Recovery Point Objective (RPO) is the maximum acceptable amount of time since the last data recovery point. This metric describes what ErgoPlus considers to be an acceptable amount of data loss (measured in time) between the last backup point and a service interruption. ErgoPlus considers a maximum RPO of four (4) hours to be tolerable.
Recovery Time Objective (RTO) is the maximum acceptable delay between the interruption of service and the restoration of service. This metric describes what ErgoPlus considers to be an acceptable timeframe that service may be unavailable when a disaster scenario occurs. ErgoPlus considers a maximum RTO of twenty four (24) hours to be tolerable.

Recovery Process

In the event of a DR scenario the Director of Product will declare a state of disaster and communicate initial assessment to all impacted customers within eight (8) hours of service disruption.

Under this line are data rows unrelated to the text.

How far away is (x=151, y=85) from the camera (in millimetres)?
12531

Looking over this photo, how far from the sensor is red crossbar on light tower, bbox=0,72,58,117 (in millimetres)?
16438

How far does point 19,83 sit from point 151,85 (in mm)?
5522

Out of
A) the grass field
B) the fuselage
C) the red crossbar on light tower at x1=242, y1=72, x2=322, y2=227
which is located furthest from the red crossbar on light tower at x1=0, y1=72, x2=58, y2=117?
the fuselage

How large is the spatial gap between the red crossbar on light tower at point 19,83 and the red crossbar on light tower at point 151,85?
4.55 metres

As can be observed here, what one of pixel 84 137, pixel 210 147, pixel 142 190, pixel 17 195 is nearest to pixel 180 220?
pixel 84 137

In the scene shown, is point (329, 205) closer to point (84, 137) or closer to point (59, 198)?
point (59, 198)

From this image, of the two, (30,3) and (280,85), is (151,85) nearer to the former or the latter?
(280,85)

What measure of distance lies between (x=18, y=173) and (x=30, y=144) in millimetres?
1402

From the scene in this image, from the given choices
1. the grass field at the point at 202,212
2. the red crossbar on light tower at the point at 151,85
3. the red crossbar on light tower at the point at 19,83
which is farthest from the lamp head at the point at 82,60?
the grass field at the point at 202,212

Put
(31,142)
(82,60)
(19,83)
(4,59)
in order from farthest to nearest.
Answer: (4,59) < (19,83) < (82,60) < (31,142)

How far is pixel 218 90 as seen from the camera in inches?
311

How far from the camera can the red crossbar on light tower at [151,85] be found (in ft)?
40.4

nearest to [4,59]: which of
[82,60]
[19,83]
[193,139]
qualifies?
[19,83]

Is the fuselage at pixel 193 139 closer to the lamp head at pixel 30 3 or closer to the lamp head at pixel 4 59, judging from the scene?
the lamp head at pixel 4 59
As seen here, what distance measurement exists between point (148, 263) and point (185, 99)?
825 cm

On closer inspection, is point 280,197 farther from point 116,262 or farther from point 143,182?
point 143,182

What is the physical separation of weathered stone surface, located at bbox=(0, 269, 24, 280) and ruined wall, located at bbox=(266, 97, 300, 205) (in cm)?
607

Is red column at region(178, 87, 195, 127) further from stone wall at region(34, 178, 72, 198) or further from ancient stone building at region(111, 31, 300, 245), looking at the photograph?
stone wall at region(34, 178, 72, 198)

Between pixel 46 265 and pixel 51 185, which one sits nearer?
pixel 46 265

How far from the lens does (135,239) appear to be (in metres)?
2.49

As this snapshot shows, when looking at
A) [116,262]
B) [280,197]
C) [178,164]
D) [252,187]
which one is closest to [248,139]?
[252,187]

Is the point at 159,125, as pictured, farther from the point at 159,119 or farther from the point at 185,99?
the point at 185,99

Once a disaster has been declared the Director of Product will notify all critical engineering and operations staff and activate immediate mitigation efforts.
Engineering and Operations staff will determine any and all affected services and, in the event that automated recovery has failed, the team will work to manually reprovision those services using source-controlled IAC resources.
Following successful deployment and smoke testing of new resources, the Director of Product will communicate “All Clear” status with all customers and stakeholders.
A final message will be coordinated with Customer Support to communicate relevant incident information and future prevention steps with affected customers.